EXERCISE OBJECTIVE: Write out the material exactly. Do not include the pictures.
● ● ●
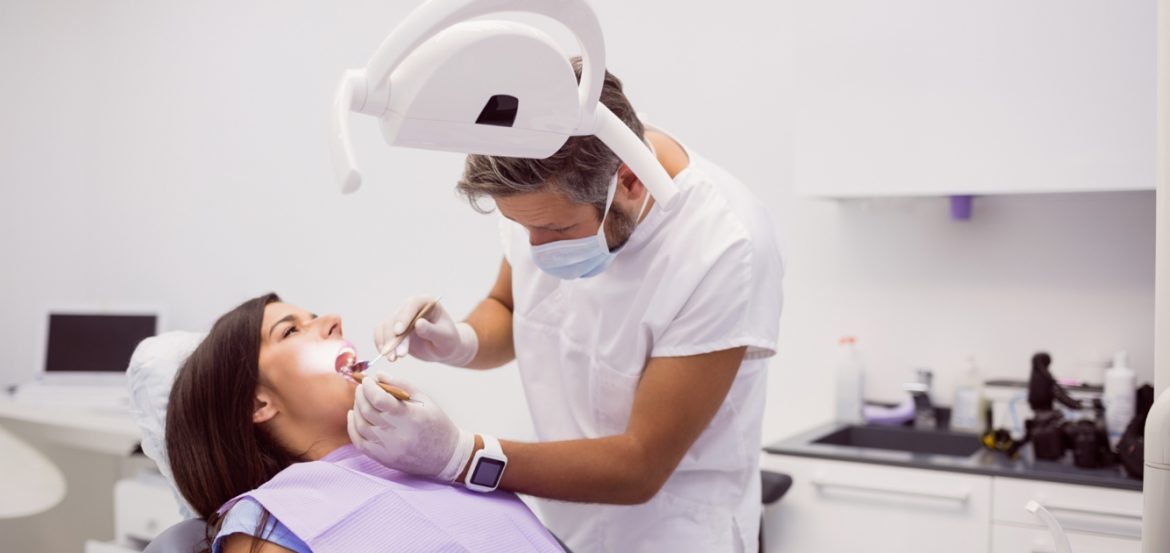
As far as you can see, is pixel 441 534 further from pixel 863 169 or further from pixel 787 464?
pixel 863 169

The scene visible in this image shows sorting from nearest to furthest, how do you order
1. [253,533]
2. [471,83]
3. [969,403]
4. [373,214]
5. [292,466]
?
[471,83]
[253,533]
[292,466]
[969,403]
[373,214]

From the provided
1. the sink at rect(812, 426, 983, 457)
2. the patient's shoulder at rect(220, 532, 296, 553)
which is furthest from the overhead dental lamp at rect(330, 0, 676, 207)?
the sink at rect(812, 426, 983, 457)

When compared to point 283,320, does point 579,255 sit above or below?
above

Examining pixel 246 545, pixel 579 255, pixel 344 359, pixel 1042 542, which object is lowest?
pixel 1042 542

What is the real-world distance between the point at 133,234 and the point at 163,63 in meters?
0.67

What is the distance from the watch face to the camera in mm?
1366

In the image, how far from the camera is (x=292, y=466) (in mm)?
1419

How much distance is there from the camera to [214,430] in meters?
1.51

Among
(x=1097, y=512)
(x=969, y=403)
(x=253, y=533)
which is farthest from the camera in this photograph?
(x=969, y=403)

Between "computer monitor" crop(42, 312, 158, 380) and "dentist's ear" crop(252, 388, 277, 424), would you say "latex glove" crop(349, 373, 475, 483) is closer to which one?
"dentist's ear" crop(252, 388, 277, 424)

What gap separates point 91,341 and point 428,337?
2424mm

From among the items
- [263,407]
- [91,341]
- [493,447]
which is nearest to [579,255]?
[493,447]

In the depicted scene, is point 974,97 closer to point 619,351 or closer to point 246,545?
point 619,351

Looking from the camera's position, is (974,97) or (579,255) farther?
(974,97)
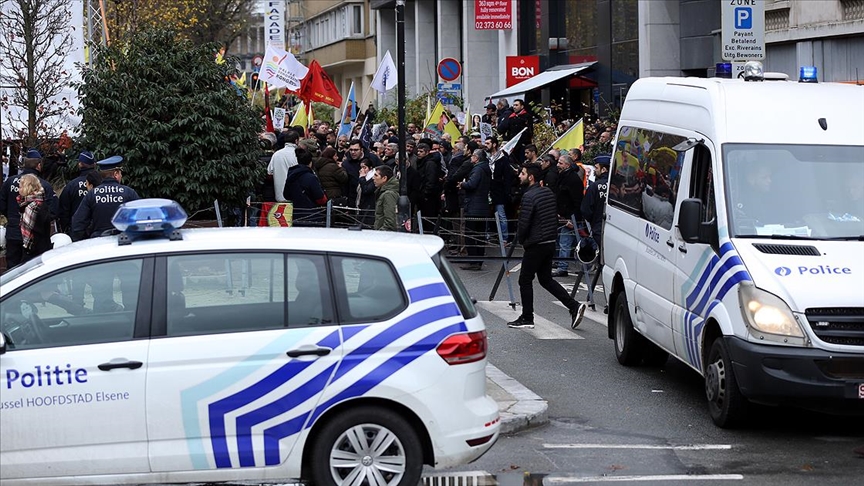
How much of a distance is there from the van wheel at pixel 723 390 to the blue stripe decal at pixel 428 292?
8.79 ft

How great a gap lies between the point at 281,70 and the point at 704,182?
18.1m

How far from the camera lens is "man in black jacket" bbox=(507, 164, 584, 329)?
45.2 feet

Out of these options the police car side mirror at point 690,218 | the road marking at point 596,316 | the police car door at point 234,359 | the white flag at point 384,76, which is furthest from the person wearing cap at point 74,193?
the white flag at point 384,76

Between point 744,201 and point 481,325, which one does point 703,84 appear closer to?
point 744,201

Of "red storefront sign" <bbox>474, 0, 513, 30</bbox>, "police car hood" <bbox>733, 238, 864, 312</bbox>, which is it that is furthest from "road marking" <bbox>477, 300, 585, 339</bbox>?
"red storefront sign" <bbox>474, 0, 513, 30</bbox>

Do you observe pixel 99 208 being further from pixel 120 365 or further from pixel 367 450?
pixel 367 450

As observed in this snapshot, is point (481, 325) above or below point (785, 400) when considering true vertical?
above

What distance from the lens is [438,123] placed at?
2769 centimetres

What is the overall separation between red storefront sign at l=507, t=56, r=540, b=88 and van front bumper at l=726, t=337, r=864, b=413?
28.4 meters

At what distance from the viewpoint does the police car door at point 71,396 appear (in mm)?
6578

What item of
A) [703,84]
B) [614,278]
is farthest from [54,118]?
[703,84]

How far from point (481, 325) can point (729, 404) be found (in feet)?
8.45

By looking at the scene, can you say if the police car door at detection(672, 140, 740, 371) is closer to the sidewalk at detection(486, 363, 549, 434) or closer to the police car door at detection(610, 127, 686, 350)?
the police car door at detection(610, 127, 686, 350)

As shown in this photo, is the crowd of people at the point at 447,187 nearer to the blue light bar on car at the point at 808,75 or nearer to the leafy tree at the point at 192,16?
the blue light bar on car at the point at 808,75
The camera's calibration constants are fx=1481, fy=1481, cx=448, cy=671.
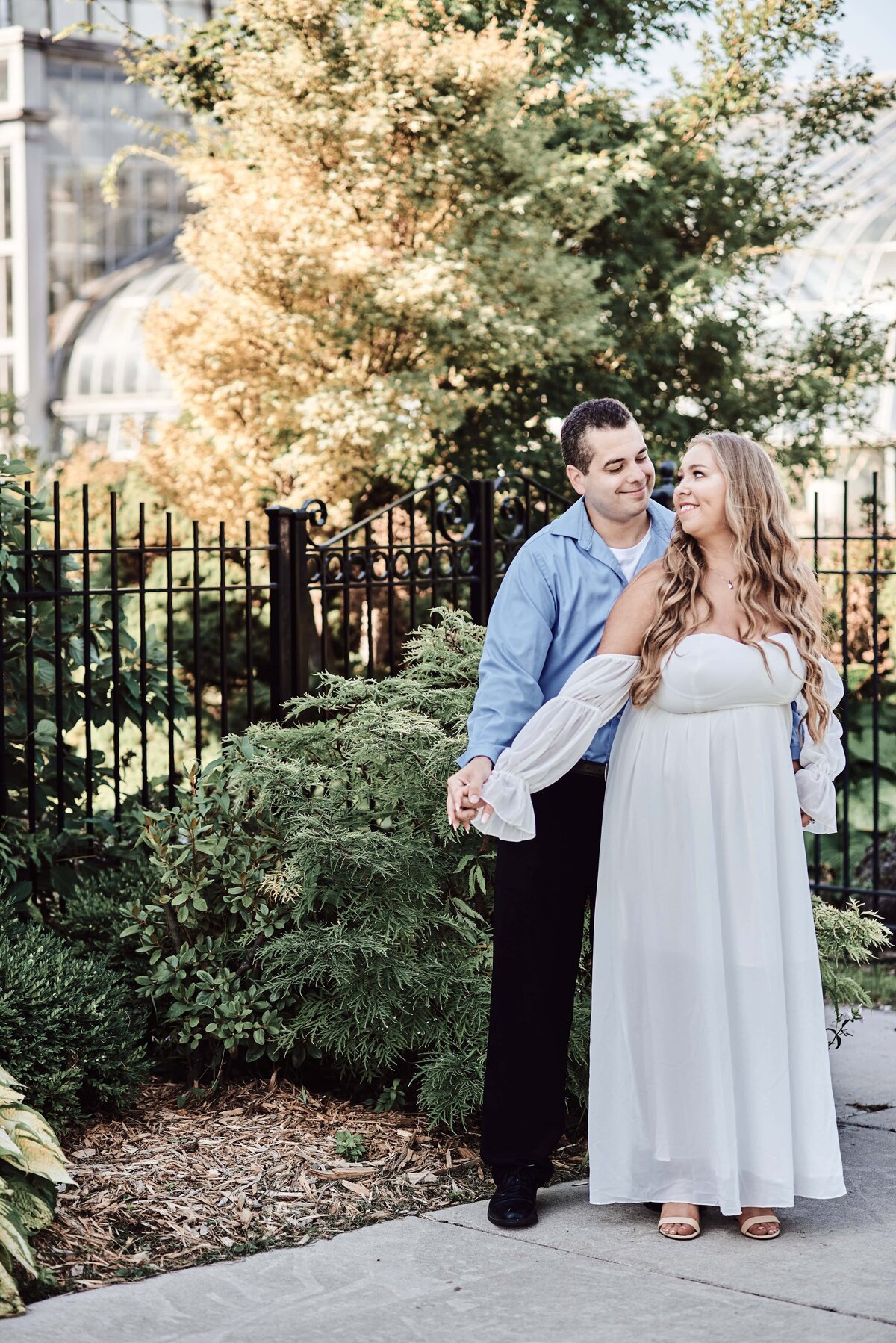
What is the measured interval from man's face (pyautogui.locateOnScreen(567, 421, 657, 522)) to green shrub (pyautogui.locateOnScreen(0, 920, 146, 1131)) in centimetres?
197

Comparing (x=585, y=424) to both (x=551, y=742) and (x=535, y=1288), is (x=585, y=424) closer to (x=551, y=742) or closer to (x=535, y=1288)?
(x=551, y=742)

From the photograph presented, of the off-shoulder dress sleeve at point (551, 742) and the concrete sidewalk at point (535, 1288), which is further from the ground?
the off-shoulder dress sleeve at point (551, 742)

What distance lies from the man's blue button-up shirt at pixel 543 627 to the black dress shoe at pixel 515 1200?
39.8 inches

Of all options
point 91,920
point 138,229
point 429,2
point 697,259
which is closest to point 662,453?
point 697,259

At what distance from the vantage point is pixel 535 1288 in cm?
311

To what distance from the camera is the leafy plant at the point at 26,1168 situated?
3.21m

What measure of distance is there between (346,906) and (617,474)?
1.54 metres

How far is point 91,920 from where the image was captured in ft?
● ● ●
SOLUTION TO THIS TASK:
As far as you can see, is pixel 441 534 further from pixel 863 169 or further from pixel 787 464?
pixel 863 169

The scene visible in this image shows sorting from nearest to furthest, how do you order
1. [253,533]
2. [471,83]
3. [969,403]
4. [373,214]
5. [292,466]
?
[471,83]
[253,533]
[292,466]
[969,403]
[373,214]

From the provided
1. the sink at rect(812, 426, 983, 457)
2. the patient's shoulder at rect(220, 532, 296, 553)
which is furthest from the overhead dental lamp at rect(330, 0, 676, 207)?
the sink at rect(812, 426, 983, 457)

When compared to point 283,320, does point 579,255 sit above or below?
above

Examining pixel 246 545, pixel 579 255, pixel 344 359, pixel 1042 542, which object is lowest?
pixel 1042 542

What is the real-world distance between the point at 133,234 and the point at 163,63 in meters?
0.67

What is the distance from the watch face to the camera in mm?
1366

In the image, how far from the camera is (x=292, y=466) (in mm)?
1419

How much distance is there from the camera to [214,430] in meters?
1.51

Among
(x=1097, y=512)
(x=969, y=403)
(x=253, y=533)
which is farthest from the camera in this photograph?
(x=969, y=403)

Between "computer monitor" crop(42, 312, 158, 380) and "dentist's ear" crop(252, 388, 277, 424), would you say "latex glove" crop(349, 373, 475, 483) is closer to which one?
"dentist's ear" crop(252, 388, 277, 424)

What gap separates point 91,341 and point 428,337?
2424mm

From among the items
- [263,407]
- [91,341]
- [493,447]
which is nearest to [579,255]?
[493,447]

In the depicted scene, is point 974,97 closer to point 619,351 or closer to point 246,545?
point 619,351

Looking from the camera's position, is (974,97) or (579,255) farther?
(974,97)
How much of a distance is there from the van wheel at pixel 723 390 to the blue stripe decal at pixel 428 292?
8.79 ft

How great a gap lies between the point at 281,70 and the point at 704,182?
18.1m

How far from the camera lens is "man in black jacket" bbox=(507, 164, 584, 329)?
45.2 feet

Out of these options the police car side mirror at point 690,218 | the road marking at point 596,316 | the police car door at point 234,359 | the white flag at point 384,76, which is furthest from the person wearing cap at point 74,193?
the white flag at point 384,76

Between point 744,201 and point 481,325, which one does point 703,84 appear closer to?
point 744,201

Of "red storefront sign" <bbox>474, 0, 513, 30</bbox>, "police car hood" <bbox>733, 238, 864, 312</bbox>, which is it that is furthest from "road marking" <bbox>477, 300, 585, 339</bbox>?
"red storefront sign" <bbox>474, 0, 513, 30</bbox>

Do you observe pixel 99 208 being further from pixel 120 365 or further from pixel 367 450?
pixel 367 450

As observed in this snapshot, is point (481, 325) above or below point (785, 400) when considering true vertical?
above

What distance from the lens is [438,123] placed at?
2769 centimetres

What is the overall separation between red storefront sign at l=507, t=56, r=540, b=88 and van front bumper at l=726, t=337, r=864, b=413?
28.4 meters

At what distance from the viewpoint does the police car door at point 71,396 appear (in mm)?
6578

What item of
A) [703,84]
B) [614,278]
is farthest from [54,118]?
[703,84]

How far from point (481, 325) can point (729, 404) be found (in feet)?
8.45

By looking at the scene, can you say if the police car door at detection(672, 140, 740, 371) is closer to the sidewalk at detection(486, 363, 549, 434) or closer to the police car door at detection(610, 127, 686, 350)?
the police car door at detection(610, 127, 686, 350)

As shown in this photo, is the crowd of people at the point at 447,187 nearer to the blue light bar on car at the point at 808,75 or nearer to the leafy tree at the point at 192,16?
the blue light bar on car at the point at 808,75
The camera's calibration constants are fx=1481, fy=1481, cx=448, cy=671.
What is the measured interval from man's face (pyautogui.locateOnScreen(567, 421, 657, 522)) to green shrub (pyautogui.locateOnScreen(0, 920, 146, 1131)) in centimetres?
197

Comparing (x=585, y=424) to both (x=551, y=742) and (x=535, y=1288), is (x=585, y=424) closer to (x=551, y=742) or closer to (x=535, y=1288)?
(x=551, y=742)

From the photograph presented, of the off-shoulder dress sleeve at point (551, 742) and the concrete sidewalk at point (535, 1288), which is further from the ground?
the off-shoulder dress sleeve at point (551, 742)

What distance lies from the man's blue button-up shirt at pixel 543 627 to the black dress shoe at pixel 515 1200?
39.8 inches

Of all options
point 91,920
point 138,229
point 429,2
point 697,259
which is closest to point 662,453?
point 697,259

At what distance from the vantage point is pixel 535 1288 in cm?
311

To what distance from the camera is the leafy plant at the point at 26,1168 situated?
3.21m

What measure of distance is there between (346,906) and (617,474)?
1.54 metres

How far is point 91,920 from where the image was captured in ft?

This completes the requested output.